• **EXTRAIT SOURCE**:
Sofia Petrovna Kouvchinnikova (en russe : Софья Петровна Кувшинникова), née Safonova en 1847 et morte en 1907, est une peintre russe, étudiante et maîtresse d'Isaac Levitan. Elle est le modèle de la protagoniste de la nouvelle d'Anton Tchekhov, La Cigale. Elle-même et Lévitan étaient les amis de Tchekhov. Douée pour la peinture et la musique elle s'intéresse aux artistes et à la vie artistique. Pavel Tretiakov fit l'acquisition d'une de ses toiles[1].

Sofia Kouvchinnikova
Biographie
Naissance
Décès
Nationalité
Activité

Biographie

Dmitri Kouvchinnikov
Jour tranquille en forêt par Kouvchinnikova, avant 1907

Le mari de Sofia Kouvchinnikova est le docteur Dmitri Kouvchinnikov. L'appartement du couple est situé dans la Maison Ostermana, en dessous de la tour de guet de la caserne des pompiers dont il est le médecin. Le peintre Vassili Perov le représente dans son tableau Les chasseurs à la halte.

Les chasseurs à la halte par Vassili Perov avec le mari de Sofia Kouvchinnikova comme modèle (personnage à gauche).

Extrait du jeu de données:
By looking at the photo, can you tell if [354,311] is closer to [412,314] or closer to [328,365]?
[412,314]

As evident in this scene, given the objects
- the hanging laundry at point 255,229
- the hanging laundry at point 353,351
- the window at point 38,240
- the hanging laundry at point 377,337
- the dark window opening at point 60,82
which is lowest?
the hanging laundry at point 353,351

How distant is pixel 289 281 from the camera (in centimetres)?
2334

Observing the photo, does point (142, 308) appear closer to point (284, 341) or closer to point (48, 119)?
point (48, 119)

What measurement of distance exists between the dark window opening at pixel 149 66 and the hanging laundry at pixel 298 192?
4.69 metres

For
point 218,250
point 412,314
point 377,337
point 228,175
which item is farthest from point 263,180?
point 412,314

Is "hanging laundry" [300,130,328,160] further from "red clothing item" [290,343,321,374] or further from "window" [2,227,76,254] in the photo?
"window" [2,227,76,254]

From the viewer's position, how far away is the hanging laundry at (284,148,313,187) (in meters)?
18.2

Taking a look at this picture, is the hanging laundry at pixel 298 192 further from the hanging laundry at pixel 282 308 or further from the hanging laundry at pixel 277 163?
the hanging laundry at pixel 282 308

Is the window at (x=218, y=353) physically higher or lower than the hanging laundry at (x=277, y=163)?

• **CONSIGNES DE TRAVAIL**:
- 1) Recopiez fidèlement les lignes du jeu de données, en commençant par celle qui contient "in the photo?" et en terminant par la dernière ligne.
- 2) Écrivez la suite du texte sur Sofia Kouvchinnikova, à partir de sa dernière phrase.

• **RÉPONSES PAR TÂCHE**:
- 1)
Is "hanging laundry" [300,130,328,160] further from "red clothing item" [290,343,321,374] or further from "window" [2,227,76,254] in the photo?
"window" [2,227,76,254]

From the viewer's position, how far away is the hanging laundry at (284,148,313,187) (in meters)?
18.2

Taking a look at this picture, is the hanging laundry at pixel 298 192 further from the hanging laundry at pixel 282 308 or further from the hanging laundry at pixel 277 163?
the hanging laundry at pixel 282 308

Is the window at (x=218, y=353) physically higher or lower than the hanging laundry at (x=277, y=163)?

- 2)
Vassili Perov le représente en tant que médecin réputé à Moscou et grand amateur de fusils de chasses. Après qu'en 1871, le tableau est exposé à la première exposition des Ambulants, le nom de Dmitri Kouvchinnikov devient populaire dans les cercles littéraires, théâtraux et artistiques. Son appartement devient un lieu où les écrivains, les peintres, les artistes aiment à se rassembler. On y rencontre Vassili Perov, Anton Tchekhov, Isaac Levitan[2].

La maison Ostermana en 1825.
Alexeï Stepanov. Portrait de Sophie Petrovna Kouvchinnikova. 1888-1889. Musée de littérature de l'État.
« C'était une femme d'environ quarante ans, pas vraiment belle, au visage basané de mulâtre, aux cheveux noirs… mais au corps superbe. Elle était très connue à Moscou comme “personnalité exceptionnelle”, comme on disait alors… (T. L. Chtchepkina-Koupernik) »

Les hôtes du salon de Sofia Petrovna étaient les personnalités de l'époque : « Dans l'appartement modeste, situé sous la tour de guet d'une brigade de pompier de Moscou, elle avait créé un salon littéraire et artistique, devenu assez populaire à Moscou dans les années 18801890. Le soir on y trouvait des personnalités fort intéressantes : Anton Tchekhov et son frère Mikhaïl Pavlovitch, l'écrivain S.S Glagol, la poétesse Tatiana Chtchepkina-Koupernik, l'actrice de théâtre Maria Iermolova, l'acteur Alexandre Lenski et son épouse Lydia, les peintres Nikolaï Dossekine, Fiodor Rerberg, le sculpteur Mikhaïl Mikechine… Le peintre A. A Volkov se souvient que “lorsque Ilia Répine arrivait de Moscou, il se rendait sans hésiter au salon de Kouvchnnikova”[3]. »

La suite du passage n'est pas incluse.